**OBJECTIVE:** Render the stretch of the data from the line containing "Is [178,207] farther" through the end as a Markdown table with the columns No. and Text. Number each row and leave out blank lines.

**ROWS:**
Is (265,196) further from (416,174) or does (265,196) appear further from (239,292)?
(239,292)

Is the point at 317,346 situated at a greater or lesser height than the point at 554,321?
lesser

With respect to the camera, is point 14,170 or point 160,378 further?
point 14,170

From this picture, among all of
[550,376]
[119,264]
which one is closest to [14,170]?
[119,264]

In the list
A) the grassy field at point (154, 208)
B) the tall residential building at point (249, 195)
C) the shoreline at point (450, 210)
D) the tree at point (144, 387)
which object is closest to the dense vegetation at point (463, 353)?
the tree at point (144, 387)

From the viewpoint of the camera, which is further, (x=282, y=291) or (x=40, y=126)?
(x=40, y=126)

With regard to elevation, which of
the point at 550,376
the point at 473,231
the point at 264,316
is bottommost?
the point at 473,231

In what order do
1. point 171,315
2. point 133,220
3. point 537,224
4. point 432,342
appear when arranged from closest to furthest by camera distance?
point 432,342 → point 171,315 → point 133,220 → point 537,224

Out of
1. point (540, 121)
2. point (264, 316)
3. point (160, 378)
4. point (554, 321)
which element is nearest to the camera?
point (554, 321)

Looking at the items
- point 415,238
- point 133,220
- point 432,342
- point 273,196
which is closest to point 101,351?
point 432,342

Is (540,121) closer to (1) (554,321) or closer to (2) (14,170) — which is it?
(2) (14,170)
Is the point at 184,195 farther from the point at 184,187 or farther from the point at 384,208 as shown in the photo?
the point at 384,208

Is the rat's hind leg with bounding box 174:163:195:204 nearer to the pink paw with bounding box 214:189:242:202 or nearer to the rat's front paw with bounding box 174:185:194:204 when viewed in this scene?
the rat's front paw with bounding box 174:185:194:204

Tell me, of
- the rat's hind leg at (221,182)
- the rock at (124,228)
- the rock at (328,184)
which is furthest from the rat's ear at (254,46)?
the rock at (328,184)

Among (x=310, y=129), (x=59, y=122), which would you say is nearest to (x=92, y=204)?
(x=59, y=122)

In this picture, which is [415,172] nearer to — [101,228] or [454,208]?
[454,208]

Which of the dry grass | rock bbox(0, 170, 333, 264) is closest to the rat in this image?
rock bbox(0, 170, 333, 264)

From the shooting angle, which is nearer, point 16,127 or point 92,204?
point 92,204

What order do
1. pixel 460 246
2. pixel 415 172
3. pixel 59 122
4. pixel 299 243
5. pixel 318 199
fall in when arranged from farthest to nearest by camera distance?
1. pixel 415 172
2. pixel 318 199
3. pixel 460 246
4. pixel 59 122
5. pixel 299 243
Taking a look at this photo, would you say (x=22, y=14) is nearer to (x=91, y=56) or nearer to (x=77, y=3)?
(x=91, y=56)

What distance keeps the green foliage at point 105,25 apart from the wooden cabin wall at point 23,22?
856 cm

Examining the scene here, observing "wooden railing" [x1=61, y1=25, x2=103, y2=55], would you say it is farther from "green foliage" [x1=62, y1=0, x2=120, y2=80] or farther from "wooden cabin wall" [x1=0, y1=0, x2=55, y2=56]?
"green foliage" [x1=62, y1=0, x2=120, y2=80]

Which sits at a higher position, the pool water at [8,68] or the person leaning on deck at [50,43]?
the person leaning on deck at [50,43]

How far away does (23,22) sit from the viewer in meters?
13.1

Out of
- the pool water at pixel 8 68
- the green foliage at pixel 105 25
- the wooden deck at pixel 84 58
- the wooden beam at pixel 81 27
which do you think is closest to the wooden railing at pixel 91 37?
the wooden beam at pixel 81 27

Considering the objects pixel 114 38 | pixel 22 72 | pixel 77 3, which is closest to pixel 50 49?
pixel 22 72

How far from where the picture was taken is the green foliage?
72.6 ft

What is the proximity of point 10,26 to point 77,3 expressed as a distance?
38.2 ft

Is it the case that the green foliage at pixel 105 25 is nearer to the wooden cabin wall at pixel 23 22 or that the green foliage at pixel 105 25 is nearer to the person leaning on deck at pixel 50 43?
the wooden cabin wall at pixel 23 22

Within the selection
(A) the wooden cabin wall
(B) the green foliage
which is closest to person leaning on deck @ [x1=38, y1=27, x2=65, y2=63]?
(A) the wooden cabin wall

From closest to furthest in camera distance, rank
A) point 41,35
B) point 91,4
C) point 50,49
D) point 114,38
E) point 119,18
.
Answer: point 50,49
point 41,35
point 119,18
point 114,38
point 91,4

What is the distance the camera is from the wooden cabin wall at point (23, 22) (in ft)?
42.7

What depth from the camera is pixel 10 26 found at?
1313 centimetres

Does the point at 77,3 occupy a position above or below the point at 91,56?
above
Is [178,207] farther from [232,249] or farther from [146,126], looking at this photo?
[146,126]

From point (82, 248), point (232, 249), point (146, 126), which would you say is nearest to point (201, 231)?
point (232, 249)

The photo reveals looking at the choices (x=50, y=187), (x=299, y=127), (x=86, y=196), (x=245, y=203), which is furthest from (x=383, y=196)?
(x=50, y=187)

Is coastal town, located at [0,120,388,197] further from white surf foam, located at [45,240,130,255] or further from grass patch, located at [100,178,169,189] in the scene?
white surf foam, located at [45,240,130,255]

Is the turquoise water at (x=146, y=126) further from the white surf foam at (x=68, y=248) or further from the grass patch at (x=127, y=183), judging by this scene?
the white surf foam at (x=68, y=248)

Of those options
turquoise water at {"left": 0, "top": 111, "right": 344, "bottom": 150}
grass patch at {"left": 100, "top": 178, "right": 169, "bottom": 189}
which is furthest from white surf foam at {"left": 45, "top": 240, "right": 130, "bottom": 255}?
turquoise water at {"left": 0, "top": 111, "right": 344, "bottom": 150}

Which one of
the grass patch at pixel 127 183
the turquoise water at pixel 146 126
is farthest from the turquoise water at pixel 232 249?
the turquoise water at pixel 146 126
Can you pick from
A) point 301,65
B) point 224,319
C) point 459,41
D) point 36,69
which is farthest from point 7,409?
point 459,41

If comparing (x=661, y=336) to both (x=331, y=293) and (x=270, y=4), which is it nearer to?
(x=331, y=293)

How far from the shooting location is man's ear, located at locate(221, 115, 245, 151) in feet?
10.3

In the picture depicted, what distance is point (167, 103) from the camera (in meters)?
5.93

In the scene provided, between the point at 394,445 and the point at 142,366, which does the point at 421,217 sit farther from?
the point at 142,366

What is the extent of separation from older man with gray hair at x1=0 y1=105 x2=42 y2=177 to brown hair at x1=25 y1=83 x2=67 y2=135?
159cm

**THE SOLUTION:**
| No. | Text |
|---|---|
| 1 | Is [178,207] farther from [232,249] or farther from [146,126], looking at this photo? |
| 2 | [146,126] |
| 3 | From point (82, 248), point (232, 249), point (146, 126), which would you say is nearest to point (201, 231)? |
| 4 | point (232, 249) |
| 5 | The photo reveals looking at the choices (x=50, y=187), (x=299, y=127), (x=86, y=196), (x=245, y=203), which is furthest from (x=383, y=196)? |
| 6 | (x=50, y=187) |
| 7 | Is coastal town, located at [0,120,388,197] further from white surf foam, located at [45,240,130,255] or further from grass patch, located at [100,178,169,189] in the scene? |
| 8 | white surf foam, located at [45,240,130,255] |
| 9 | Is the turquoise water at (x=146, y=126) further from the white surf foam at (x=68, y=248) or further from the grass patch at (x=127, y=183), judging by this scene? |
| 10 | the white surf foam at (x=68, y=248) |
| 11 | Of those options |
| 12 | turquoise water at {"left": 0, "top": 111, "right": 344, "bottom": 150} |
| 13 | grass patch at {"left": 100, "top": 178, "right": 169, "bottom": 189} |
| 14 | which is furthest from white surf foam at {"left": 45, "top": 240, "right": 130, "bottom": 255}? |
| 15 | turquoise water at {"left": 0, "top": 111, "right": 344, "bottom": 150} |
| 16 | Which one of |
| 17 | the grass patch at pixel 127 183 |
| 18 | the turquoise water at pixel 146 126 |
| 19 | is farthest from the turquoise water at pixel 232 249? |
| 20 | the turquoise water at pixel 146 126 |
| 21 | Can you pick from |
| 22 | A) point 301,65 |
| 23 | B) point 224,319 |
| 24 | C) point 459,41 |
| 25 | D) point 36,69 |
| 26 | which is farthest from point 7,409? |
| 27 | point 459,41 |
| 28 | If comparing (x=661, y=336) to both (x=331, y=293) and (x=270, y=4), which is it nearer to? |
| 29 | (x=331, y=293) |
| 30 | How far from the shooting location is man's ear, located at locate(221, 115, 245, 151) in feet? |
| 31 | 10.3 |
| 32 | In the picture depicted, what distance is point (167, 103) from the camera (in meters)? |
| 33 | 5.93 |
| 34 | In the scene provided, between the point at 394,445 and the point at 142,366, which does the point at 421,217 sit farther from? |
| 35 | the point at 142,366 |
| 36 | What is the extent of separation from older man with gray hair at x1=0 y1=105 x2=42 y2=177 to brown hair at x1=25 y1=83 x2=67 y2=135? |
| 37 | 159cm |